Testing Ocean Software with Metamorphic Testing

TL;DR

This paper applies metamorphic testing to ocean software, specifically tidal analysis and prediction systems, to address the oracle problem caused by complex physical interactions, demonstrating its effectiveness in defect detection.

Contribution

It introduces a novel application of metamorphic testing to ocean software, constructing relations from tidal properties to detect defects in TAP software.

Findings

Successfully detected a real-life defect in open-source TAP software

Demonstrated the applicability of MT to complex ocean modeling systems

Showed potential for expanding MT to other scientific simulation software

Abstract

Advancing ocean science has a significant impact to the development of the world, from operating a safe navigation for vessels to maintaining a healthy and diverse ocean ecosystem.
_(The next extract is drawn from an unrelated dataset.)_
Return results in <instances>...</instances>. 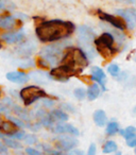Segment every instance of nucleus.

Various ocean software systems have been extensively adopted for different purposes, for instance, predicting hourly sea level elevation across shorelines, simulating large-scale ocean circulations, as well as integrating into Earth system models for weather forecasts and climate projections. Regardless of their significance, guaranteeing the trustworthiness of ocean software and modelling systems is a long-standing challenge. The testing of ocean software suffers a lot from the so-called oracle problem, which refers to the absence of test oracles mainly due to the nonlinear interactions of multiple physical variables and the high complexity in computation. In the ocean, observed tidal signals are distorted by non-deterministic physical variables, hindering us from knowing the "true" astronomical tidal constituents existing in the timeseries. In this paper, we present how to test tidal analysis and prediction (TAP) software based on metamorphic testing (MT), a simple yet effective testing approach to the oracle problem. In particular, we construct metamorphic relations from the periodic property of astronomical tide, and then use them to successfully detect a real-life defect in an open-source TAP software. We also conduct a series of experiments to further demonstrate the applicability and effectiveness of MT in the testing of TAP software. Our study not only justifies the potential of MT in testing more complex ocean software and modelling systems, but also can be expanded to assess and improve the quality of a broader range of scientific simulation software systems.